Jill Biden, en tant que première domestique spéciale du Président d’un des empires viriarcaux les plus puissants au monde, lave les crimes des hommes à l’égard des autres hommes, ou plutôt, offre un nouvel accord de paix viri-progressiste, après que son mari a invité le tiktokeur Dylan Mulvaney à la Maison-Blanche, à l’égard des hommes maltraités par les autres hommes parce que leur orientation sexuelle ou leurs paraphilies contrarient l’archétype de la masculinité virile. Ne vous y trompez-pas, c’est le combat d’un type d’homme — majoritairement de droite et réactionnaire — contre un autre type d’homme, majoritairement de gauche et soi-disant progressiste. Évidemment, il y a de nombreux hommes APG ou HSTS du côté de la droite, comme Blaire White, qui a une vision progressiste et non réactionnaire sur les droits des femmes et des homosexuels, ou encore des AGP explicitement fascistes et homophobes, lorsque la totalité des transactivistes de gauche sont en revanche un ramassis de misogynes camouflés qui exploitent une manne politique pour exprimer leur haine des femmes ainsi que leur homophobie. L’attirance homosexuelle étant, pour le transactivisme progressiste, quelque chose de transphobe se réduisant à des « préférences génitales » que les homosexuel·les (surtout les lesbiennes) doivent « désapprendre ».

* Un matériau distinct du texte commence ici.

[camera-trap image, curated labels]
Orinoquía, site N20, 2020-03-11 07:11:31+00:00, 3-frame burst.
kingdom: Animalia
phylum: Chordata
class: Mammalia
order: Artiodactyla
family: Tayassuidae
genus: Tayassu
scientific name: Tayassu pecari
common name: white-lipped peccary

Le crime capital, dans notre culture, c’est un crime dont seules les femmes se rendent coupables, et c’est le crime de refuser de satisfaire les désirs sexuels des hommes, peu importe leur orientation politique, leur religion et la manière dont ils se déguisent. C’est ce que nous rappelle la première servante de l’un des hommes les plus puissants au monde en honorant un homme le jour consacré aux droits des femmes.